Umberto Del Core

Personal information
- Full name: Umberto Del Core
- Date of birth: November 20, 1979 (age 46)
- Place of birth: Bari, Italy
- Height: 1.77 m (5 ft 10 in)
- Position: Striker

Senior career*
- Years: Team / Apps / (Gls)
- 1996–1997: Bisceglie / 5 / (0)
- 1997–1998: Altamura / 19 / (3)
- 1998–1999: Renato Curi / 29 / (8)
- 1999–2001: Tricase / 53 / (19)
- 2001: Ancona / 0 / (0)
- 2001: → Taranto (loan) / 2 / (0)
- 2002–2004: Foggia / 77 / (36)
- 2004–2005: Arezzo / 13 / (0)
- 2005–2007: Catania / 41 / (4)
- 2007: → Cesena (loan) / 19 / (1)
- 2007–2009: Foggia / 42 / (11)
- 2009–2010: Perugia / 36 / (13)
- 2010–2012: Andria BAT / 46 / (15)
- 2012–2013: Martina / 9 / (1)
- 2013–2014: Fano / 14 / (4)
- 2014: Bisceglie / 7 / (1)
- 2014: Miramare / ? / (15)
- 2015–2018: Team Altamura

= Umberto Del Core =

Italian footballer

Umberto Del Core (born 20 November 1979) is an Italian former professional footballer who played as a striker

==Career==
Del Core started his career at CND for Bisceglie, Altamura and Renato Curi. He then played for Tricase of Serie C2, before spotted by Ancona of Serie B in summer 2001. But he moved to Taranto on loan, and sold to Foggia in January 2002.

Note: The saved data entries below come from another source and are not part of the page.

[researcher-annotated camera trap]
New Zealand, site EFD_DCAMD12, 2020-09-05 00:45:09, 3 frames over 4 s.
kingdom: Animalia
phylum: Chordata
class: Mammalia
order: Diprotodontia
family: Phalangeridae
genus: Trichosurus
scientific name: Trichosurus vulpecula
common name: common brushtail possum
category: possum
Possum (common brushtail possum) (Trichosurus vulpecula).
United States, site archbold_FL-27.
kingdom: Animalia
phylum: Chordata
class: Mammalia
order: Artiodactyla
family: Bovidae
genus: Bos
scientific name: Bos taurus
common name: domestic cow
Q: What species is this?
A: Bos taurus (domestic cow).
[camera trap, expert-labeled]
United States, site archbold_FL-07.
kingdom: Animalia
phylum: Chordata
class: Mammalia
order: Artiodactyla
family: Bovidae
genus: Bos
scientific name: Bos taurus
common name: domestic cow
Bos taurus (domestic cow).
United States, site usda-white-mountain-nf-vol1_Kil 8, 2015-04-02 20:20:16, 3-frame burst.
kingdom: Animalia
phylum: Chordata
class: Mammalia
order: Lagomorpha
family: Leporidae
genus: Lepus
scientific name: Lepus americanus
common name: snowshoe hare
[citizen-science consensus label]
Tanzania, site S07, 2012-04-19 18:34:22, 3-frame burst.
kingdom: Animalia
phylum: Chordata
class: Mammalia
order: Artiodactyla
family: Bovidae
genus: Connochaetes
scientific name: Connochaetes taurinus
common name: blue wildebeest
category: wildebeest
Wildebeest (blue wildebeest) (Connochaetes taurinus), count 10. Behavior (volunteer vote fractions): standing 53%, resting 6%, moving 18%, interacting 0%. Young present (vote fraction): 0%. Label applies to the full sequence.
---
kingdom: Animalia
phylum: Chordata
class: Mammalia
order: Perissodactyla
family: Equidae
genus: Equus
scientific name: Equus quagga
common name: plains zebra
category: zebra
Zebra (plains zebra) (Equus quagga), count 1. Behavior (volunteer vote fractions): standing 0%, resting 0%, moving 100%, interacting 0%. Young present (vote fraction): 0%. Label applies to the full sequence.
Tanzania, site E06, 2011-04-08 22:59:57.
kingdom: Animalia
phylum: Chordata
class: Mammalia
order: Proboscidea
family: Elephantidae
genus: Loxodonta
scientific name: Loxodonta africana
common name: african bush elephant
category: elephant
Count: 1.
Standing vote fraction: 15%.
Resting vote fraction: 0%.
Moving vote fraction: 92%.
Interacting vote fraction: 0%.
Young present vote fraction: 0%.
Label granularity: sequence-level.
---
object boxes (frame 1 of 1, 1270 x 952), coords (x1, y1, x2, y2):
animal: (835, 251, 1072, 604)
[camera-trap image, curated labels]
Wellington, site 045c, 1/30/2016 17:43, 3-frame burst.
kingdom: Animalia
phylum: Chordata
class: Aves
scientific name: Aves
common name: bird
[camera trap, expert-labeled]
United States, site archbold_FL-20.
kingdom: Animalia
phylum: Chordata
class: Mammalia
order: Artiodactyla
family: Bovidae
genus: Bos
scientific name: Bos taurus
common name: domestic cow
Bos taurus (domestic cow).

He won promotion with Foggia in summer 2003. A year later joined Arezzo. He moved again in summer 2005, this time to Catania. He followed Catania promotion to Serie A, where he made 11 appearances, before moved back to Serie B for Cesena in January 2007.

In summer 2007, he moved back to former club Foggia. In January 2009, he played for Perugia.

The following years, Del Core played for various clubs in the lower leagues, retiring from football as part of Team Altamura in 2018.

==Personal life==
In March 2005, Del Core and four others from Bari related to the Capriati crime family were arrested on charges of extortion of former Foggia president Antonio Vitale. A month later he was placed under house arrest.

In 2019, he was suspended for breaching betting rules regarding illegal bets in the city of Bari.